ENTRIES PROVIDED
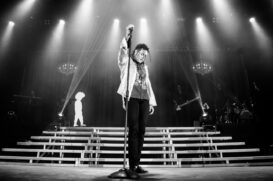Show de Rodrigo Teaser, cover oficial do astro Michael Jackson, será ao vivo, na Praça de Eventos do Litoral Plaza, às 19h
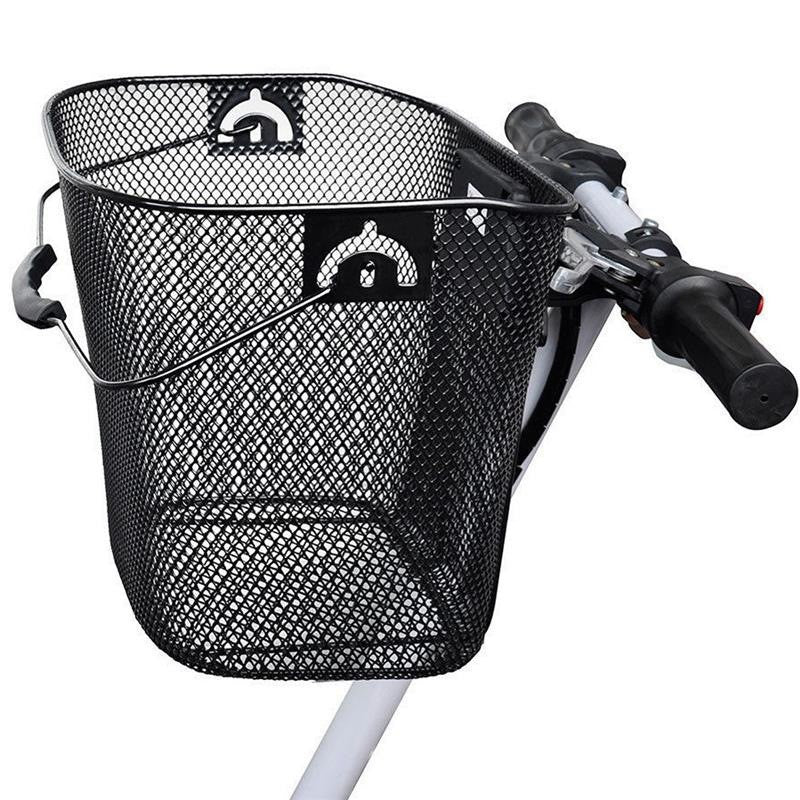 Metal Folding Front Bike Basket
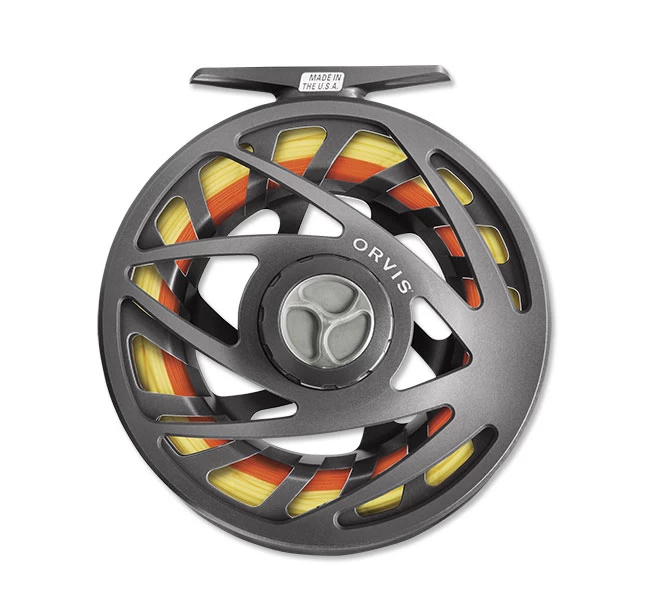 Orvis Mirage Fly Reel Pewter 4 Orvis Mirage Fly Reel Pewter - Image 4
---
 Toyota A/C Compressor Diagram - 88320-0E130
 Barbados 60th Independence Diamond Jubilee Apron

INSTRUCTIONS TO FOLLOW
In the records from the line with "Show de Rodrigo" to the line with "Orvis Mirage Fly Reel Pewter 4", swap "Metal" for "Steel" and keep everything else unchanged. Give only those lines, with the pictures left out.

EXERCISE OUTPUT
Show de Rodrigo Teaser, cover oficial do astro Michael Jackson, será ao vivo, na Praça de Eventos do Litoral Plaza, às 19h
 Steel Folding Front Bike Basket
 Orvis Mirage Fly Reel Pewter 4 Orvis Mirage Fly Reel Pewter - Image 4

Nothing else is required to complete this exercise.